Moving from ADN to BSN: What Works for Washington RNs?

On June 12 and 13, the Washington Center for Nursing hosted two safe table forums in Spokane and Seattle, respectively, to engage in cross-sector learning, conversation, and thoughtful problem solving with nurses, nursing students and employers, to find out the barriers and incentives for employed RNs in Washington State to achieving educational advancement.

The issue brief and follow-up paper is attached.

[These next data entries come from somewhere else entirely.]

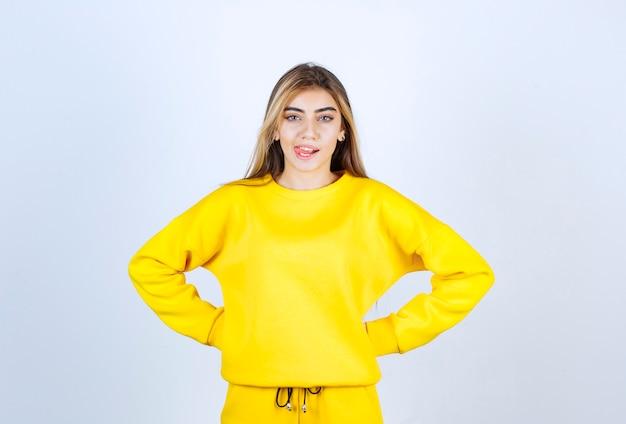 흰 벽에 카메라를 향해 포즈를 취하는 노란색 운동복을 입은 젊은 여성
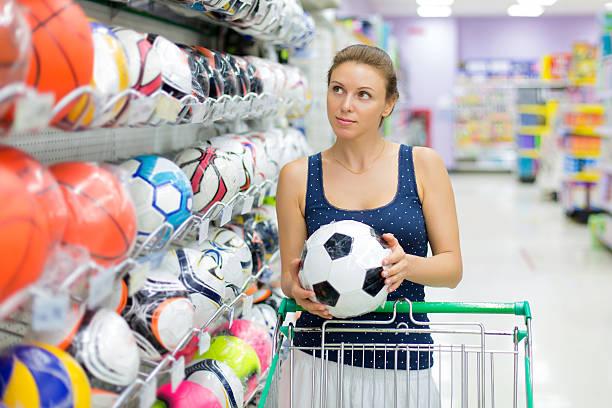 woman buys a soccer ball stock photo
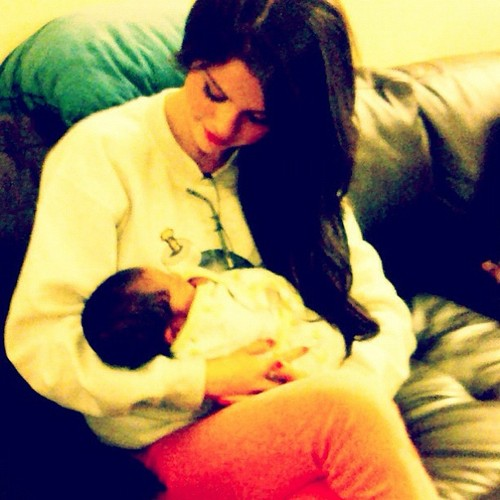 She gomez holding her friend baby :)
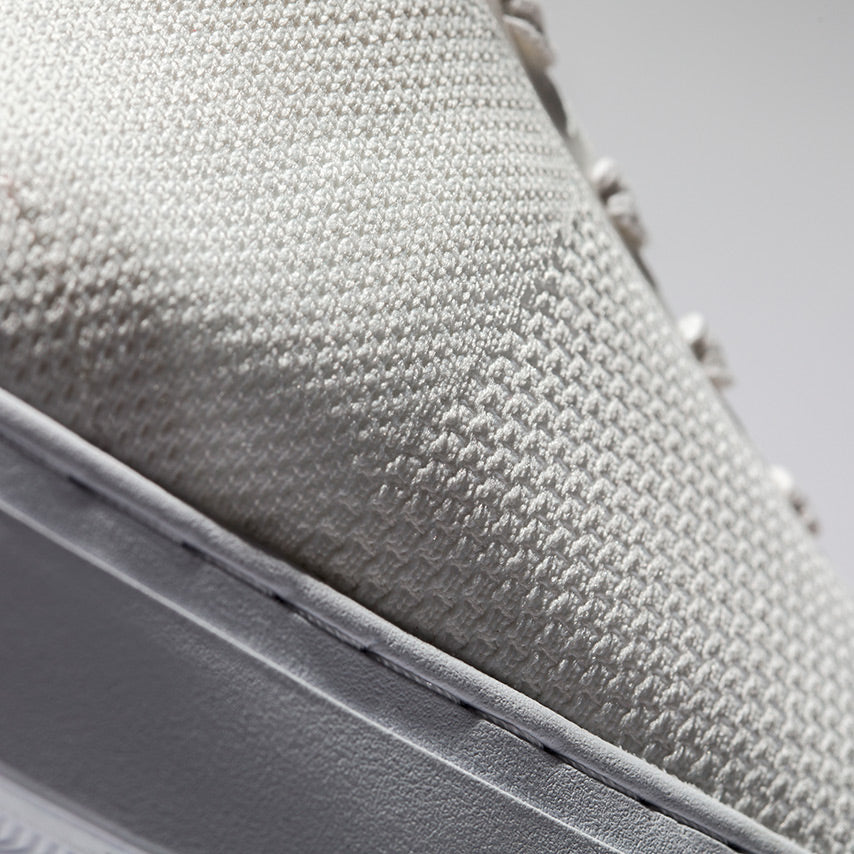 Detailed view of the side panel on the Men's Royale Knit Sneaker in Blanco White upper / Cadet Navy heel tab / white sole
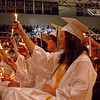 Kennedy Suarez holds her candle aloft during Pendleton Heights High School graduation ceremonies.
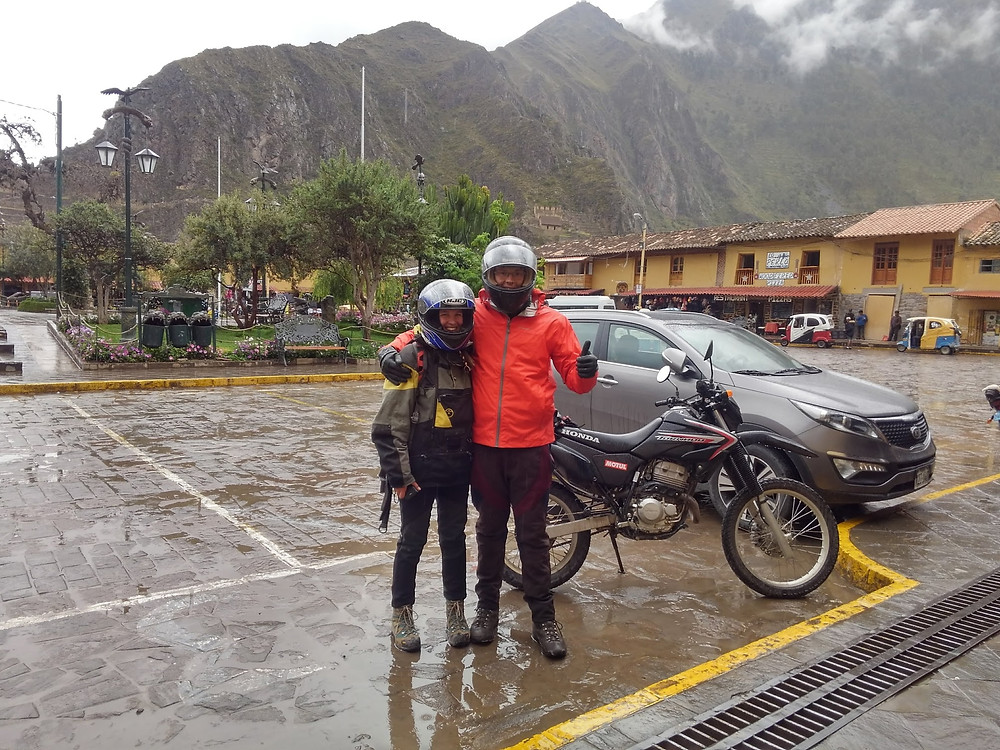 Two people in front of motorcycle in rain.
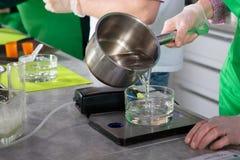 Acqua di versamento da una pentola in un vetro Fotografie Stock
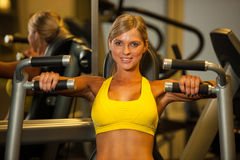 Beautiful caucasian woman working out her arms in fitness. Beautiful caucasian woman working out in fitness Royalty Free Stock Image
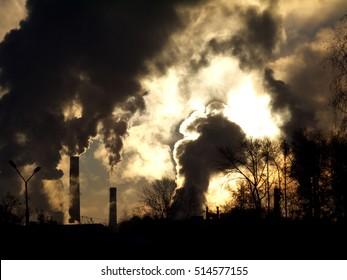 Smoking factory chimneys in morning backlighted by rising sun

by Olena Rypich | October 14, 2013

Tags: diversity, education, leadership, practice, washington

Emily Norian

I found this article to be extremely interesting, as I am currently in an accelerated BSN program myself. Since I started this program, this issue has been called to my attention several times and I was unaware of the status of the situation. As with all issues, I think that it is crucial to acknowledge all sides to every argument and I believe that this article does just that. Personally, I do feel that BSN programs better prepare nurses to reach their full potential and provide the best care possible to their patients. As we continue to improve our health care system, it is becoming increasingly essential for nurses to be held to the highest standards. It is easy for me to say because I am lucky enough to currently be in a BSN program preparing myself for my future as a nurse. I have never really thought about all of the barriers to those already in the field who are not BSN-prepared nurses and what might prevent them from returning to complete their BSN education. After reading this article, I have a much better understanding of the issues of those involved and the need for interventions in order to make this possible for those nurses going forward. For instance, cost and accessibility are huge matters that must be addressed if this switch is going to take place and we can definitely stimulate this change by providing incentives for those who do return for their BSN.